Transcribe the records exactly from the line with "Beginning presents BEGINNIN' FES" to the end, both included.

Supplied records.
◆ ◆ ◆ ◆ ◆ ◆ ◆

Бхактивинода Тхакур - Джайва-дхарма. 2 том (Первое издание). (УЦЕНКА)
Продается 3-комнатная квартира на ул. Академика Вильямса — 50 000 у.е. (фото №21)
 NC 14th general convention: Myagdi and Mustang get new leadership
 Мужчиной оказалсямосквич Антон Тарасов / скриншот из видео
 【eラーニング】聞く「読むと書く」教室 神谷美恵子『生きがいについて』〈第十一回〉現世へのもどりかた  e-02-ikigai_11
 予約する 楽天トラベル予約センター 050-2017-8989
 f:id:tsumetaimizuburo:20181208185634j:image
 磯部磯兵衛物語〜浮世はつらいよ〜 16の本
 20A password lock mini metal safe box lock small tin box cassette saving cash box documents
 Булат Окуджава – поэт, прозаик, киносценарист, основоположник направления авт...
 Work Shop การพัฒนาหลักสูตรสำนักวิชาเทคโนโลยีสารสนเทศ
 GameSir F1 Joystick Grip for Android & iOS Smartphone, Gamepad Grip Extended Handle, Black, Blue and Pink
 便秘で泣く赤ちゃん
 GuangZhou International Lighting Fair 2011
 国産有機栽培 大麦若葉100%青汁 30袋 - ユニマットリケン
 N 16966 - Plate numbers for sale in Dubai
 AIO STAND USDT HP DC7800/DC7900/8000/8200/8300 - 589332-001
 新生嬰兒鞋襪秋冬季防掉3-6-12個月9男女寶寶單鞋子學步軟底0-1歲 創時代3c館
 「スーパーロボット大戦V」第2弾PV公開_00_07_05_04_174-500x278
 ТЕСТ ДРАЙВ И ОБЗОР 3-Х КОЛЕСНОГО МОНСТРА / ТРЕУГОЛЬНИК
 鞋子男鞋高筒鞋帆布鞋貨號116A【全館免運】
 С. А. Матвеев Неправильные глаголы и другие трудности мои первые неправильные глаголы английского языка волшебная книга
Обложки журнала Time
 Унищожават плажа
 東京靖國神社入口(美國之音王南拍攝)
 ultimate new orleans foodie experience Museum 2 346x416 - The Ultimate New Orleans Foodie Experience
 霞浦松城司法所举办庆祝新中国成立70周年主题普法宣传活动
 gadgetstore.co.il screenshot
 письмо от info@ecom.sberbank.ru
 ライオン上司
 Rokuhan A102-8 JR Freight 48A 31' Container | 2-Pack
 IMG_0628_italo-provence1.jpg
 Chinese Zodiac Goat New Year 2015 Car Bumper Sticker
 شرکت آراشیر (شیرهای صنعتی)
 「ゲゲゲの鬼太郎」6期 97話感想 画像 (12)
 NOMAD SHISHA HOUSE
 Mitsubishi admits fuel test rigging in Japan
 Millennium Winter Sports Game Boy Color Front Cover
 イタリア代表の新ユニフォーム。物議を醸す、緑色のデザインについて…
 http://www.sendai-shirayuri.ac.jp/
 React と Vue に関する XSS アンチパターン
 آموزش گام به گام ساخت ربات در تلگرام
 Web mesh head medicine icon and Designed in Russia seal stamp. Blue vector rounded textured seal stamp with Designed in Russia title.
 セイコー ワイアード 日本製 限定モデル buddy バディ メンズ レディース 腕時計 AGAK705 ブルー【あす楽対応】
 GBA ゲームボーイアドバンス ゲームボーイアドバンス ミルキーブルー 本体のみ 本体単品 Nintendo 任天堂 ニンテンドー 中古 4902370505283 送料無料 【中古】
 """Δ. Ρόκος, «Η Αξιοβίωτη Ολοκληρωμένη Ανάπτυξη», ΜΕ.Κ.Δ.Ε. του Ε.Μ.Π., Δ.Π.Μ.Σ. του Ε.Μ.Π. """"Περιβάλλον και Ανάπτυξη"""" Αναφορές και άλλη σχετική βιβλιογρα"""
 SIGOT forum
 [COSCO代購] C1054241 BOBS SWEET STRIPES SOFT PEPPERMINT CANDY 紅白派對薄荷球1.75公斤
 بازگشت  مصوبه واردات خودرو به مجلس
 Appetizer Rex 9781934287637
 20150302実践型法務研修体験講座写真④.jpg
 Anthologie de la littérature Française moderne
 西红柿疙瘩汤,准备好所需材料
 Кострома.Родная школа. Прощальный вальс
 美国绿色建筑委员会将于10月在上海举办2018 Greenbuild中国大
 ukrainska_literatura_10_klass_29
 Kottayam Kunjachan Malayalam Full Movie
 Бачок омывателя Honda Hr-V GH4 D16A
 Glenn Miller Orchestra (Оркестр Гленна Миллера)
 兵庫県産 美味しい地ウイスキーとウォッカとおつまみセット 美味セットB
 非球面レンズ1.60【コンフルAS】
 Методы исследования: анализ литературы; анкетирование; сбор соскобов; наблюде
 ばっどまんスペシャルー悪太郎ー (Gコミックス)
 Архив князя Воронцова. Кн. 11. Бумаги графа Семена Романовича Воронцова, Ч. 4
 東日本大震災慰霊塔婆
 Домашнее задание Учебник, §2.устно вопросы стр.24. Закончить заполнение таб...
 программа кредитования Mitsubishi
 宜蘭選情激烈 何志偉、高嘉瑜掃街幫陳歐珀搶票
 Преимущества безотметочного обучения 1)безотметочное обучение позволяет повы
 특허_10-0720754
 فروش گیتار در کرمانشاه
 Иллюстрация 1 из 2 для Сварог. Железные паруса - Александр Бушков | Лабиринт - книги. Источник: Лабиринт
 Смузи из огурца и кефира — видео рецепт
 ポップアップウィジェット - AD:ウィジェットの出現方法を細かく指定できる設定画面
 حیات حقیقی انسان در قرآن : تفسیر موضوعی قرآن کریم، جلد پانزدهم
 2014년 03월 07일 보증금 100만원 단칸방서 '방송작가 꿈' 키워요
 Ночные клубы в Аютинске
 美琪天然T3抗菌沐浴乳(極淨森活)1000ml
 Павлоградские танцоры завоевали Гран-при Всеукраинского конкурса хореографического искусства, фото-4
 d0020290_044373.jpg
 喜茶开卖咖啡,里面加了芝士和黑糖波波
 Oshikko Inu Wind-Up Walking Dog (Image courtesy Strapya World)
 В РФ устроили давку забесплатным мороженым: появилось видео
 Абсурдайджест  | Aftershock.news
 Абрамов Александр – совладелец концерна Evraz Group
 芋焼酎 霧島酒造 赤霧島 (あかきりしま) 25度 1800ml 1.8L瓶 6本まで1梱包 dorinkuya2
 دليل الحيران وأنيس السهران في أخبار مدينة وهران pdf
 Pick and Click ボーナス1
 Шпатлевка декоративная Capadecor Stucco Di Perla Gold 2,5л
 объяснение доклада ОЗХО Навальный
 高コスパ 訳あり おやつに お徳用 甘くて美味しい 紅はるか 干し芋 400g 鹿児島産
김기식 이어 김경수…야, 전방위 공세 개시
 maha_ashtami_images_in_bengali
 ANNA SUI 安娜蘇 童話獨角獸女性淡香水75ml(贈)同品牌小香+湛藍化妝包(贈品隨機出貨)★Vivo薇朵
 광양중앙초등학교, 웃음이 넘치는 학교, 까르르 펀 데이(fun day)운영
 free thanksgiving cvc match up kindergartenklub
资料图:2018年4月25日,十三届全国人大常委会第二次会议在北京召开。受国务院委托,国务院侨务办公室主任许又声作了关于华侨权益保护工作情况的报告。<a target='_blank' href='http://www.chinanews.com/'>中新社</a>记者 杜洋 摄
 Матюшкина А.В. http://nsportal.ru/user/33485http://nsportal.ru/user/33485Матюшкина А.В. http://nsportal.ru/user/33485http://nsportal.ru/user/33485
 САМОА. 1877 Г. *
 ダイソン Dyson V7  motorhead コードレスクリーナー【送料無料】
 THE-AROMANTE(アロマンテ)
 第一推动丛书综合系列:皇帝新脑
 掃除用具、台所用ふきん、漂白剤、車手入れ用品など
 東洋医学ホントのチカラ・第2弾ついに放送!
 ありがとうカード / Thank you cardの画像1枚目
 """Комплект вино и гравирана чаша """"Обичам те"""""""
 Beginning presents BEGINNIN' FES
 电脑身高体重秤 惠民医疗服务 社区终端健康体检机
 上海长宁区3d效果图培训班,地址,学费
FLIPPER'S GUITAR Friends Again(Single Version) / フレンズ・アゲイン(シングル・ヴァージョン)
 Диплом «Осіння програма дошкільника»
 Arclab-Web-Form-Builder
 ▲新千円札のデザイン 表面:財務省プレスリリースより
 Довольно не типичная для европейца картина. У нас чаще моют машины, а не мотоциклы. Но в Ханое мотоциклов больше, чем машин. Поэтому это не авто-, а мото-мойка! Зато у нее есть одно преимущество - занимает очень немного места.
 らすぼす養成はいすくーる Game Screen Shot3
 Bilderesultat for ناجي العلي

◆ ◆ ◆ ◆ ◆ ◆ ◆

Exercise response.
 Beginning presents BEGINNIN' FES
 电脑身高体重秤 惠民医疗服务 社区终端健康体检机
 上海长宁区3d效果图培训班,地址,学费
FLIPPER'S GUITAR Friends Again(Single Version) / フレンズ・アゲイン(シングル・ヴァージョン)
 Диплом «Осіння програма дошкільника»
 Arclab-Web-Form-Builder
 ▲新千円札のデザイン 表面:財務省プレスリリースより
 Довольно не типичная для европейца картина. У нас чаще моют машины, а не мотоциклы. Но в Ханое мотоциклов больше, чем машин. Поэтому это не авто-, а мото-мойка! Зато у нее есть одно преимущество - занимает очень немного места.
 らすぼす養成はいすくーる Game Screen Shot3
 Bilderesultat for ناجي العلي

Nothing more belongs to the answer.